It is then foolish to push the veterans equity bill knowing the lawmakers we ask to pass the bill for the benefit of war veterans do not hold us in high regard, in any regard which approximates importance and value. If they had that in the first place, the rightfulness of the cause of the surviving Filipino war veterans would have long been the justification of a law recognizing and compensating the heroism of these veterans. Perhaps, instead of begging in the US Congress, we can simply go into self-reflection, chew on our propensity to live in shame, and decide whether we wish to go on like this or seek the courage to be honorable.

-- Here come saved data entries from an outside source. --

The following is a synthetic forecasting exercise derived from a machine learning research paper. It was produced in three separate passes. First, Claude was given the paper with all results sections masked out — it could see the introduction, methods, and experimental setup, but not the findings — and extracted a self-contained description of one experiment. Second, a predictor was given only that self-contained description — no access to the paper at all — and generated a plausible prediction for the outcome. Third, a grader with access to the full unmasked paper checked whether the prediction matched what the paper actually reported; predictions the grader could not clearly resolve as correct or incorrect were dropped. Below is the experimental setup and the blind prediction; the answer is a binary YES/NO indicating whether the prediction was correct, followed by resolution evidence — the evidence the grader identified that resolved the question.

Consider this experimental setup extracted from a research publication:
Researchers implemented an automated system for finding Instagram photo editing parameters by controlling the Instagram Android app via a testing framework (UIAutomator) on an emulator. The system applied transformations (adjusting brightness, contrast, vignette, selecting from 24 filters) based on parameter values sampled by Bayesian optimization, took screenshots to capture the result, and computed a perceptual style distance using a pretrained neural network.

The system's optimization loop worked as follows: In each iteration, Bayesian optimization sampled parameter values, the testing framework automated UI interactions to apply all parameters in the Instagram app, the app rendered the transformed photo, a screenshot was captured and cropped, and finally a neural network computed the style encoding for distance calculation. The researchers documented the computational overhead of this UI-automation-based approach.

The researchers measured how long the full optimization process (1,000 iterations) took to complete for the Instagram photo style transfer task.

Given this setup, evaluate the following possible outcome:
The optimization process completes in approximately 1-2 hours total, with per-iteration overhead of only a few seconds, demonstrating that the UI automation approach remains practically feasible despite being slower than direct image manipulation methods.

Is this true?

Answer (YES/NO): NO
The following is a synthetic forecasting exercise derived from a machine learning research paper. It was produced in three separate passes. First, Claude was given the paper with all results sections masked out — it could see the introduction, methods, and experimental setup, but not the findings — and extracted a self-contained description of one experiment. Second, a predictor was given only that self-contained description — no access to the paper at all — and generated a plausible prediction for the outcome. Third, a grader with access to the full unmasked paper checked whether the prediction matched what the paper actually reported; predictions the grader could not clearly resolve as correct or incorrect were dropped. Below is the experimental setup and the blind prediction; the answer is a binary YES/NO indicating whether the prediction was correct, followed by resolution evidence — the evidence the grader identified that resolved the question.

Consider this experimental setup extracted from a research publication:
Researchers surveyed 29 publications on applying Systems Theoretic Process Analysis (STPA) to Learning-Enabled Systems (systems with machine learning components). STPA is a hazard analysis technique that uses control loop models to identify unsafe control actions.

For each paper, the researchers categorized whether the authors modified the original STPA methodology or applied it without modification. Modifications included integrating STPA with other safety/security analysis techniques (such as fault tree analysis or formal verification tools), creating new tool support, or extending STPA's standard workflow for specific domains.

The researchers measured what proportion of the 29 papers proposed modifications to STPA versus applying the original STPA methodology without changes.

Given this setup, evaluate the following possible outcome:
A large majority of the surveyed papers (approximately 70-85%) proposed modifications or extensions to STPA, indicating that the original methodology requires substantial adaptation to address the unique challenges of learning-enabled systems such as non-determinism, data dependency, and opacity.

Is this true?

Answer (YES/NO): NO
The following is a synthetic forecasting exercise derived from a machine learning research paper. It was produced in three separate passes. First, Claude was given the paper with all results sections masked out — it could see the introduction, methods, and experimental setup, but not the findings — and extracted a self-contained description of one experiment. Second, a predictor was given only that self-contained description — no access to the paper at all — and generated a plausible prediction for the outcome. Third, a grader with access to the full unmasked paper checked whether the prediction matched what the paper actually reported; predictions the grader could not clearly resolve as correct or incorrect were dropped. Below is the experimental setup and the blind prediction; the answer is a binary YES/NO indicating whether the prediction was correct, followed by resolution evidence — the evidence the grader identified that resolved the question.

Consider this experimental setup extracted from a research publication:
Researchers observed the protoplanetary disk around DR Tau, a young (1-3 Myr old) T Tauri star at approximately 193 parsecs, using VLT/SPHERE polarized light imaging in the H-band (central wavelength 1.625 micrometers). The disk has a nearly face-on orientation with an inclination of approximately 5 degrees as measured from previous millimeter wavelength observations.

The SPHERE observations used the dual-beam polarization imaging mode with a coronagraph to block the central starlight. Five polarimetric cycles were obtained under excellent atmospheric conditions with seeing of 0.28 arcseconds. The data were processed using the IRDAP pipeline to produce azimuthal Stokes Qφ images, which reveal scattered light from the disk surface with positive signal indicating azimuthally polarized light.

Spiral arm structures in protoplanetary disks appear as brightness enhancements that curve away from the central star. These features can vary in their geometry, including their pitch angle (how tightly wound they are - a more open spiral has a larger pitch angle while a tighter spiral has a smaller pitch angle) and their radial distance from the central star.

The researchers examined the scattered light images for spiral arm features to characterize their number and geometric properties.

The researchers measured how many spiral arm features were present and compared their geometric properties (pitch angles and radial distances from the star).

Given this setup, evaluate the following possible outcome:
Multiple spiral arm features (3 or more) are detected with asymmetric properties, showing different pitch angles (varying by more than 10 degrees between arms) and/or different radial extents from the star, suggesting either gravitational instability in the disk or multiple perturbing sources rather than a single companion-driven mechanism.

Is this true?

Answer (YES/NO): NO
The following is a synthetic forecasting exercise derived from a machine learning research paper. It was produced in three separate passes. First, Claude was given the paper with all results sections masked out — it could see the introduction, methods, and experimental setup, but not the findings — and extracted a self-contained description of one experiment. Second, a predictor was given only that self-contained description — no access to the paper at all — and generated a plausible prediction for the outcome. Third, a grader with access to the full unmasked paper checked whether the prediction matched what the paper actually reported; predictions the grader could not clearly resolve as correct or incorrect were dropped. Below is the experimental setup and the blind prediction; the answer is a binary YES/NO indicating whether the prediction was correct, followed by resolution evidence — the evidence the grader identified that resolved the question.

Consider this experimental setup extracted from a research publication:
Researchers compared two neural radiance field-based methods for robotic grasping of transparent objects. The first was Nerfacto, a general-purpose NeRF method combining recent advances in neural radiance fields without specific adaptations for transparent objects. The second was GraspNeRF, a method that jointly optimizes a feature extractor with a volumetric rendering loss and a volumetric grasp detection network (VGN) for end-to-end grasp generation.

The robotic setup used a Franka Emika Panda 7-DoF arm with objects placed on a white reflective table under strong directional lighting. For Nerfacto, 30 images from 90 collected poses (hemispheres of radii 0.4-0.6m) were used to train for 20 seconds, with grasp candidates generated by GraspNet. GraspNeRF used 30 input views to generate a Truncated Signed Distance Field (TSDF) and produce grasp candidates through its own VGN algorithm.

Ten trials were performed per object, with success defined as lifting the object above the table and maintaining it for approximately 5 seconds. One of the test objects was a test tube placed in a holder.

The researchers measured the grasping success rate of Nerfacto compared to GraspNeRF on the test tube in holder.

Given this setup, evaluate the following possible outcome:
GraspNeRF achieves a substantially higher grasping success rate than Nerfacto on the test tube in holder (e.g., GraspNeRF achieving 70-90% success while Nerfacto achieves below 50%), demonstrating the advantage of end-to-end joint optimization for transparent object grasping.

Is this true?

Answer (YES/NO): NO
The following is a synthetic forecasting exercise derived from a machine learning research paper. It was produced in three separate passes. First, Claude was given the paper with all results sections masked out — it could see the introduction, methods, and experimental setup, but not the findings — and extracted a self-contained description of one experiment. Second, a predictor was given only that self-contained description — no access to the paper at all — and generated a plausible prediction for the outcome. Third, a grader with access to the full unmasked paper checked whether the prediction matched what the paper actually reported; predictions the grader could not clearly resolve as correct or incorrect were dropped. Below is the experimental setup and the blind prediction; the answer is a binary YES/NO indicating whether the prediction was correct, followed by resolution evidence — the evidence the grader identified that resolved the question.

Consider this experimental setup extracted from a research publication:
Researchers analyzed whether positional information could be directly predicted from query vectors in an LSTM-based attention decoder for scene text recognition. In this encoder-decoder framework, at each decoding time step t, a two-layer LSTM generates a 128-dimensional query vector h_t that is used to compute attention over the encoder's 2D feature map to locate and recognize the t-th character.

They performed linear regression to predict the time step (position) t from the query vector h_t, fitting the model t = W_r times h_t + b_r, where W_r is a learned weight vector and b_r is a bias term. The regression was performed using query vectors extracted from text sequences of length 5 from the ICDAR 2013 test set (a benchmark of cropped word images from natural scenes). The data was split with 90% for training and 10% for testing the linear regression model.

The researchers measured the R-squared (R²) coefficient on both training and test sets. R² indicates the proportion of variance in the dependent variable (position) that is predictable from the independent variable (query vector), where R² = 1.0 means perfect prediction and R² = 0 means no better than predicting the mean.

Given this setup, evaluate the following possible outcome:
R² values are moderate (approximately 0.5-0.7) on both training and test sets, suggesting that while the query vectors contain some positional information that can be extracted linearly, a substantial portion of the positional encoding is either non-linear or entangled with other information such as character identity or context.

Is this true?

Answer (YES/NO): NO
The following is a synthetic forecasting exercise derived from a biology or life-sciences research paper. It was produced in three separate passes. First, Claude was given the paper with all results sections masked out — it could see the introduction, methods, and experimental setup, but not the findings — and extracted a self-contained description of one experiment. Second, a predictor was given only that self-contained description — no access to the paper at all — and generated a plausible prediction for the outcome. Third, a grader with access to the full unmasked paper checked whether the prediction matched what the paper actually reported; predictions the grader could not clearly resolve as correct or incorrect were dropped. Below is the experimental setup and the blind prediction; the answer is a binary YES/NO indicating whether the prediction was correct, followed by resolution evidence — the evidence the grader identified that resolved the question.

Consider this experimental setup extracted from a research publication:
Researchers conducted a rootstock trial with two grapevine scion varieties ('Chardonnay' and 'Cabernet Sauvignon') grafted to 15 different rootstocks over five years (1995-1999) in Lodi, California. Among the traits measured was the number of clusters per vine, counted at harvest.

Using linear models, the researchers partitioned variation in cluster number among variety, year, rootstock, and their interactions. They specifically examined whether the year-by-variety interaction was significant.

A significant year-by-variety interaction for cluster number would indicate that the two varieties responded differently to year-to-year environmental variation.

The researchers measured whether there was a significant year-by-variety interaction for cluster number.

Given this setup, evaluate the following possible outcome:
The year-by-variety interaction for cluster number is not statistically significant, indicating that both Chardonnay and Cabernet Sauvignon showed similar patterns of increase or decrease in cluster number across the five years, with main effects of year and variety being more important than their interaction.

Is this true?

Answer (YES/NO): NO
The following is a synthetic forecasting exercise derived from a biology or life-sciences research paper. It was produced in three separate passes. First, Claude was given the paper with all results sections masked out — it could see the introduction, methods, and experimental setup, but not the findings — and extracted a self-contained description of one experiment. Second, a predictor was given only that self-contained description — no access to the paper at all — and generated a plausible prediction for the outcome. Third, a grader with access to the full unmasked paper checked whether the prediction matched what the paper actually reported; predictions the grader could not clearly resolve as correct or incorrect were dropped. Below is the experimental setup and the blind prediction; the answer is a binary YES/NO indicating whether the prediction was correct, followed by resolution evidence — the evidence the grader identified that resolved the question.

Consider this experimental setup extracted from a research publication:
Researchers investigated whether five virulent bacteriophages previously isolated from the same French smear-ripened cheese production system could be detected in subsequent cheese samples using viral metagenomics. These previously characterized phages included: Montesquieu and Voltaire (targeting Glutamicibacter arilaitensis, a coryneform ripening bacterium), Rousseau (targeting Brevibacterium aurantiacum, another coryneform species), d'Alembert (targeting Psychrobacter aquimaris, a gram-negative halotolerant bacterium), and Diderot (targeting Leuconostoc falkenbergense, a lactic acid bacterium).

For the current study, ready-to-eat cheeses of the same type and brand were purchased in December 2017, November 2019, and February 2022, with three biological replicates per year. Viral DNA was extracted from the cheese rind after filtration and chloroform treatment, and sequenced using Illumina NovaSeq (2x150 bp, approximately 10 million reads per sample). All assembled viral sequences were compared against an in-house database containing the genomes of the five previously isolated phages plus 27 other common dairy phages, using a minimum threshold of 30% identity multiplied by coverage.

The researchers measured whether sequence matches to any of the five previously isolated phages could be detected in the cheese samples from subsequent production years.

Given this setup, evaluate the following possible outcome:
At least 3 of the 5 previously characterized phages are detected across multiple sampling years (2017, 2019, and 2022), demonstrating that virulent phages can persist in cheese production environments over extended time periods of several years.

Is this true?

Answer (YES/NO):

The way to honor might be a serious campaign for awareness among Fil-Ams, and then among Filipinos in the motherland and around the rest of the globe, awareness at the plight of the war veterans and the shame of having to beg the US Congress, awareness of the squalor we force the poor in the homeland to live in, aware of the embarrassingly low standards for ethics we choose to live by. We can start with one hundred dollars, in installments if necessary, for each Fil-Am for our war veterans, for one hundred pesos, also in installments if needed, for each Filipino for our war veterans. We can withdraw S.1315 and show US lawmakers, and the government of the Philippines, that Fil-Ams and Filipinos will begin a journey to value the sacrifice and heroism of Filipino war veterans and, hopefully, rediscover our national pride.

Then, we can turn our eyes from war veterans to impoverished Filipinos at home, accept the shameful way we treat them, and atone for our grievous wrong by embracing them as equal in worth and dignity, worthy of everything we can do from hereon in to release them from hell.


“In bayanihan, we will be our brother’s keeper and forever shut the door to hunger among ourselves.”